**Instruções do exercício**
Reproduza na íntegra o texto sobre a preparação do corpo e as pinturas na cara, sem mudar nenhuma palavra.

**Texto fornecido**
╭──

A preparação do corpo e as pinturas na cara
Uma rapariga estica as pernas, lateralmente, até à orelha. Imaginem uma pata de frango a tocar na cabeça da ave. Parte. Aqui parece ser um gesto normal. Um homem puxa ferro. Treinam e esticam o corpo. Contorcendo-se. Todos os dias. Fazem-no durante mais de uma hora, por agora. Mas já andaram a exercitar os músculos antes. Este é o aquecimento final, horas antes do espetáculo, algo que para muitos mortais seria o esforço semanal. “Treinam 2 vezes no palco por semana, uma hora em palco e outra no backstage. Para além disso há os programas próprios que demoram 3 horas por dia, depende”, revela.
Mas não tratam só dos músculos. Há ginastas a arranjar e a pintar as unhas. E ainda se vão maquilhar, um processo que leva no mínimo “45 minutos”.
Enquanto caminhamos, de forma circular, encontramos roupa e mais roupa devidamente alinhada. De todas as cores e feitios. Exuberantes. Eiko Ishioka, a estilista e figurinista japonesa (1938-2012) que venceu um Óscar para Melhor Guarda-Roupa pelo Drácula (1992) de Francis Ford Coppola, foi responsável por mais de 600 figurinos, chapéus e outros acessórios. Tudo feito ao longo de 33 mil horas de trabalho e que custam 250 horas de manutenção. Em média são produzidos 3 mil pares de sapatos todos os anos. O SAPO24 teve o privilégio de assistir ao nascimento de um. “Chapéus há muitos” e cabeças também, por isso, cada qual é desenhado a medida de quem os enfia.

╰──

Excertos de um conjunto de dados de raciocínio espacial
╭──

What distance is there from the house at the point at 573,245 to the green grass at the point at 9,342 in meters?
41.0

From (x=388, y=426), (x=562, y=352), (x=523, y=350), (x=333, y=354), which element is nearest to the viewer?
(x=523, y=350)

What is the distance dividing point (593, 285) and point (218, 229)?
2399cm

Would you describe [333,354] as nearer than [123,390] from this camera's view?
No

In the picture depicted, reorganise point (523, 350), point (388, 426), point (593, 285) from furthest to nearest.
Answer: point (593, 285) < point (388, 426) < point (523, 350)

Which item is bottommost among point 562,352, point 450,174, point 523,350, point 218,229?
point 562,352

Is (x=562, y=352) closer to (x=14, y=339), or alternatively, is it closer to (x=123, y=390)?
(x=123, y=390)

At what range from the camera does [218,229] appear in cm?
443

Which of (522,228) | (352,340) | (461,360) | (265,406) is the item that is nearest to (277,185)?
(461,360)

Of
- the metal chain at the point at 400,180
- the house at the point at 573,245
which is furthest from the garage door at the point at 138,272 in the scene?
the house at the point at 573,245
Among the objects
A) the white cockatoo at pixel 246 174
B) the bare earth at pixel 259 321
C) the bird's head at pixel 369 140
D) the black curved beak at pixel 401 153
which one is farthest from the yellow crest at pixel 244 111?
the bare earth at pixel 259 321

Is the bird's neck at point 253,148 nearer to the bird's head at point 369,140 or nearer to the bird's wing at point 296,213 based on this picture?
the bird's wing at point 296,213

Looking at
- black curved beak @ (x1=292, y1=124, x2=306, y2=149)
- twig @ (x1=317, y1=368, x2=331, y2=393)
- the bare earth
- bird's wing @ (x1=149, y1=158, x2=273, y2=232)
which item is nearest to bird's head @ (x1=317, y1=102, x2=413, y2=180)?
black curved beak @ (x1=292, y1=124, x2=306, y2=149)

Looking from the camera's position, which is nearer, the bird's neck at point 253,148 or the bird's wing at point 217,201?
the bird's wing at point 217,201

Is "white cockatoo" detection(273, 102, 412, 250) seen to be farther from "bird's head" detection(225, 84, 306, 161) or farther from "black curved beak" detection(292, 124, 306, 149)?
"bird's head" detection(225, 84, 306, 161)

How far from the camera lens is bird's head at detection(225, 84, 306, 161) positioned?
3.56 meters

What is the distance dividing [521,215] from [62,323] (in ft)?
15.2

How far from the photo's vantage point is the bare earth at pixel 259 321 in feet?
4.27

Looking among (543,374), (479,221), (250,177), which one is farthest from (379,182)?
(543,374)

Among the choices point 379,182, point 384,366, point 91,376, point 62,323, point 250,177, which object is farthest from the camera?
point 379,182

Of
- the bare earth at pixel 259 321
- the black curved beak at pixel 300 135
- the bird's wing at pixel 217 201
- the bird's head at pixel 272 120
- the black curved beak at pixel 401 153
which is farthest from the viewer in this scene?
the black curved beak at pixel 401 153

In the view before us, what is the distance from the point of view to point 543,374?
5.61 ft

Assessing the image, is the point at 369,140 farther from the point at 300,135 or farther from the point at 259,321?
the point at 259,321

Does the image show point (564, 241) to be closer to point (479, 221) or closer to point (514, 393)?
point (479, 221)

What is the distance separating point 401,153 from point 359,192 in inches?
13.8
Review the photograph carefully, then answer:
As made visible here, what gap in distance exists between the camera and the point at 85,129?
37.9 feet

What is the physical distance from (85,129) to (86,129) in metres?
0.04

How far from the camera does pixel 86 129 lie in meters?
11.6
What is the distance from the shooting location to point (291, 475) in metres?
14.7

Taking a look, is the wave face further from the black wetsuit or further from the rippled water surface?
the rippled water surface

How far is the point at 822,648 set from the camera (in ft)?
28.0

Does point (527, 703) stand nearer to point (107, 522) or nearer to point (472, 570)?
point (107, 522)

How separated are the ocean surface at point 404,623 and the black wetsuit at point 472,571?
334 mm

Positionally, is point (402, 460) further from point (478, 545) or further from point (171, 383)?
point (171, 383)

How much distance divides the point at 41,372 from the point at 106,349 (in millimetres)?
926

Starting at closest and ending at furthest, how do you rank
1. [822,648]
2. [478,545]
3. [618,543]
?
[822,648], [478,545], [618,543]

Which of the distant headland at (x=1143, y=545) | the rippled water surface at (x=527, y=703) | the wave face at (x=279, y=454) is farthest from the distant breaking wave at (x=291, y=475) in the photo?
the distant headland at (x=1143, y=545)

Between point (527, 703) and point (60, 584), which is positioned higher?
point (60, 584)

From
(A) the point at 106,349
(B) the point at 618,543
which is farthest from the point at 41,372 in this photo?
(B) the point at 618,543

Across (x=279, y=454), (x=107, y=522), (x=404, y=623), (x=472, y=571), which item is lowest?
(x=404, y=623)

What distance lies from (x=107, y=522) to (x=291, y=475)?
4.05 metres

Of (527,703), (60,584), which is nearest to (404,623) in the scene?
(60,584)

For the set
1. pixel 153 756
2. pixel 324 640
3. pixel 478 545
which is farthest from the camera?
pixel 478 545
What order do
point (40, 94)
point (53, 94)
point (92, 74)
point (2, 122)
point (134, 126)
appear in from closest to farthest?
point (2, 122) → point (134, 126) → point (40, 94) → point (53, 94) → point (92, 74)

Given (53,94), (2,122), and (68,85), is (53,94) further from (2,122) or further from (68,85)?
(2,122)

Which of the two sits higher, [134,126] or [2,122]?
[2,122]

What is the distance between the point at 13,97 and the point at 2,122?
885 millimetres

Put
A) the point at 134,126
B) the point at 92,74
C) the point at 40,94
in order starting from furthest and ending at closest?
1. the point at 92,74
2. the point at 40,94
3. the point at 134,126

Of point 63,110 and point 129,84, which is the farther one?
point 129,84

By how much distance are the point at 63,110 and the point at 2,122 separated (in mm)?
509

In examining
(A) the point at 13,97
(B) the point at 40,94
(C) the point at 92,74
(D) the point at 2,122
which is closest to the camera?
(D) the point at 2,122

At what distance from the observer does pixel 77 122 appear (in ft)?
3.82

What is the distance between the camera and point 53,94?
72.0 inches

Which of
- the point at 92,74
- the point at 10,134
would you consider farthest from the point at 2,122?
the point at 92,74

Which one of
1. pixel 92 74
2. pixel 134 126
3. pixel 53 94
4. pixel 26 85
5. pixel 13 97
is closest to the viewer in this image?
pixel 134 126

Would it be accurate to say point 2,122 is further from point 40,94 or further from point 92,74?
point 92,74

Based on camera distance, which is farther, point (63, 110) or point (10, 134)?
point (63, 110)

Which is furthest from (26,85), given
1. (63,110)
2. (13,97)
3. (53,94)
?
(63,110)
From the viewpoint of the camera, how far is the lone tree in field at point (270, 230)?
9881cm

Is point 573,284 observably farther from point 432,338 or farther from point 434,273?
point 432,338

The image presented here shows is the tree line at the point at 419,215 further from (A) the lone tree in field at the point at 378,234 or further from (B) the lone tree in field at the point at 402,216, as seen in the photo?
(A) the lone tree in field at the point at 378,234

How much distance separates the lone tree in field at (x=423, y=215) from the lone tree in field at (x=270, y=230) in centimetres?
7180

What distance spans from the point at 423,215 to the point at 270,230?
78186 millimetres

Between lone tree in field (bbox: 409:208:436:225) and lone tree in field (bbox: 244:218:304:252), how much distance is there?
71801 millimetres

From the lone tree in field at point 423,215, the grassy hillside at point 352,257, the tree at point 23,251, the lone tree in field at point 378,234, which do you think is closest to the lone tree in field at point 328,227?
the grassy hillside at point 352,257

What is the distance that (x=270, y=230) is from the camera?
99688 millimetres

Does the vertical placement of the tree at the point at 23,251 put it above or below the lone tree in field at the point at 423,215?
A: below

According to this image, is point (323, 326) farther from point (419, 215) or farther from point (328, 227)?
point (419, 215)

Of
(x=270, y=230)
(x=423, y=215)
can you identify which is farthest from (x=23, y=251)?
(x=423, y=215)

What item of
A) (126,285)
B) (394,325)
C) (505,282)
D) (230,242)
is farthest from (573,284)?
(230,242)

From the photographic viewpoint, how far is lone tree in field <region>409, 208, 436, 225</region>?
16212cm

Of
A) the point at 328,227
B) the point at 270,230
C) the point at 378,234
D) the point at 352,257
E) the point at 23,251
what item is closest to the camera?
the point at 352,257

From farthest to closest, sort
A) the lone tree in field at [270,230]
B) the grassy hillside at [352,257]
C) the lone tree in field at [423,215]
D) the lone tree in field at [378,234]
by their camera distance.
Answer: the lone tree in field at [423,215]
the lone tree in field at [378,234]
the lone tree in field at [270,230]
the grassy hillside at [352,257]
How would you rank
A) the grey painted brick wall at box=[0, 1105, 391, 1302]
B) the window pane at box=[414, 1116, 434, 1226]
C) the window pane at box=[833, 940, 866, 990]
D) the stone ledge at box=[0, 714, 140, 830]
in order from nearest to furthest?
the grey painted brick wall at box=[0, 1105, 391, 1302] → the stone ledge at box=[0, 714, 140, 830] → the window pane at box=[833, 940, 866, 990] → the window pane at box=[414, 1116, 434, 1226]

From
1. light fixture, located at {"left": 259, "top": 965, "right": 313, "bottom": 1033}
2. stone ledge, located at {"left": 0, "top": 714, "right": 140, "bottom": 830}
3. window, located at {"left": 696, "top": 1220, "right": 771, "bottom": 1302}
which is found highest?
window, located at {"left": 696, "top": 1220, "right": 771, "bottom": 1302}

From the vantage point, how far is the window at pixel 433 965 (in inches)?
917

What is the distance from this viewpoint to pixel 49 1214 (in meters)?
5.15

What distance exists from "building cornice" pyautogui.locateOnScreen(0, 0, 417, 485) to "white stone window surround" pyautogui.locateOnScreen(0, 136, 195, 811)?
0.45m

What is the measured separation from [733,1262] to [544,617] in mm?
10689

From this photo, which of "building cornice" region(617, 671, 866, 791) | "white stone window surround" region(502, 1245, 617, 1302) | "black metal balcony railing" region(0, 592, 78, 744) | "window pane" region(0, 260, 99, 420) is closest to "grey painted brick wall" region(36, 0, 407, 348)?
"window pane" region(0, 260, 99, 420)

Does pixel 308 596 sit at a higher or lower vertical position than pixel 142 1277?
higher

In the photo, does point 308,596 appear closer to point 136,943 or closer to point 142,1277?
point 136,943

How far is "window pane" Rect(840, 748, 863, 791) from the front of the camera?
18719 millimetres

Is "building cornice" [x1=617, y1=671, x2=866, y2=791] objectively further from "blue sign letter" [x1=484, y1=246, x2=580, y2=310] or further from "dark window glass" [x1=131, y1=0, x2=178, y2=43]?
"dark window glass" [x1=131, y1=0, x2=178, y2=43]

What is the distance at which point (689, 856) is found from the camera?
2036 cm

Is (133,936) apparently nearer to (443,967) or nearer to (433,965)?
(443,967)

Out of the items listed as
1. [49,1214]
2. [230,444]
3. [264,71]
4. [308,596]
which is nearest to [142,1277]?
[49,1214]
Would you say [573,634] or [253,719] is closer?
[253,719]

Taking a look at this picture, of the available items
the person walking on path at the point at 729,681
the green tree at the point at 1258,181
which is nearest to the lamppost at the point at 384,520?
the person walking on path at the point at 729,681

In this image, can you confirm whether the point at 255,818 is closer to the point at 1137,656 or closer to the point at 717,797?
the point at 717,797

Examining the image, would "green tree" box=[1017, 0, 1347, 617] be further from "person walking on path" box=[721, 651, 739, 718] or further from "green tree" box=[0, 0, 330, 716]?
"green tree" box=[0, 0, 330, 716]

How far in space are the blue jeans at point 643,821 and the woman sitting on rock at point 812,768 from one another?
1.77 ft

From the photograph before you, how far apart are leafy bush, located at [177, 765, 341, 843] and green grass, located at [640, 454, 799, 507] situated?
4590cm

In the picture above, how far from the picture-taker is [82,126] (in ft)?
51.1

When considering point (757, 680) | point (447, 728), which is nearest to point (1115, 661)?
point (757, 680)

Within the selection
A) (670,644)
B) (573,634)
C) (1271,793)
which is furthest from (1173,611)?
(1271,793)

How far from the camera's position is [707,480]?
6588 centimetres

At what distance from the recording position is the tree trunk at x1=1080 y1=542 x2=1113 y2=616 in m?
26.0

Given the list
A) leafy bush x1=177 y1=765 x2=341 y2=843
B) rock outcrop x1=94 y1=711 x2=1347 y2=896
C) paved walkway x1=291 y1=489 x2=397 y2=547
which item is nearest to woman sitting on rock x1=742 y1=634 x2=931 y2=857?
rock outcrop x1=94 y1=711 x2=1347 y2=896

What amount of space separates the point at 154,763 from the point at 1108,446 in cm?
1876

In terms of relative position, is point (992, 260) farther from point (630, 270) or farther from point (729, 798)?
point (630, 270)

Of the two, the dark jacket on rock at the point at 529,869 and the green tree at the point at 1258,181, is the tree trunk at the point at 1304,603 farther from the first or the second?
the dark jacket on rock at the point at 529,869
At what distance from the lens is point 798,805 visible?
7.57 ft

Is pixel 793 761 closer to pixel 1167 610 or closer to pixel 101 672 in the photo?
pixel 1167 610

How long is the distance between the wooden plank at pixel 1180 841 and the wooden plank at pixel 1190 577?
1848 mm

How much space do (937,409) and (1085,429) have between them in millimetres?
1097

╰──

**Resposta**
A preparação do corpo e as pinturas na cara
Uma rapariga estica as pernas, lateralmente, até à orelha. Imaginem uma pata de frango a tocar na cabeça da ave. Parte. Aqui parece ser um gesto normal. Um homem puxa ferro. Treinam e esticam o corpo. Contorcendo-se. Todos os dias. Fazem-no durante mais de uma hora, por agora. Mas já andaram a exercitar os músculos antes. Este é o aquecimento final, horas antes do espetáculo, algo que para muitos mortais seria o esforço semanal. “Treinam 2 vezes no palco por semana, uma hora em palco e outra no backstage. Para além disso há os programas próprios que demoram 3 horas por dia, depende”, revela.
Mas não tratam só dos músculos. Há ginastas a arranjar e a pintar as unhas. E ainda se vão maquilhar, um processo que leva no mínimo “45 minutos”.
Enquanto caminhamos, de forma circular, encontramos roupa e mais roupa devidamente alinhada. De todas as cores e feitios. Exuberantes. Eiko Ishioka, a estilista e figurinista japonesa (1938-2012) que venceu um Óscar para Melhor Guarda-Roupa pelo Drácula (1992) de Francis Ford Coppola, foi responsável por mais de 600 figurinos, chapéus e outros acessórios. Tudo feito ao longo de 33 mil horas de trabalho e que custam 250 horas de manutenção. Em média são produzidos 3 mil pares de sapatos todos os anos. O SAPO24 teve o privilégio de assistir ao nascimento de um. “Chapéus há muitos” e cabeças também, por isso, cada qual é desenhado a medida de quem os enfia.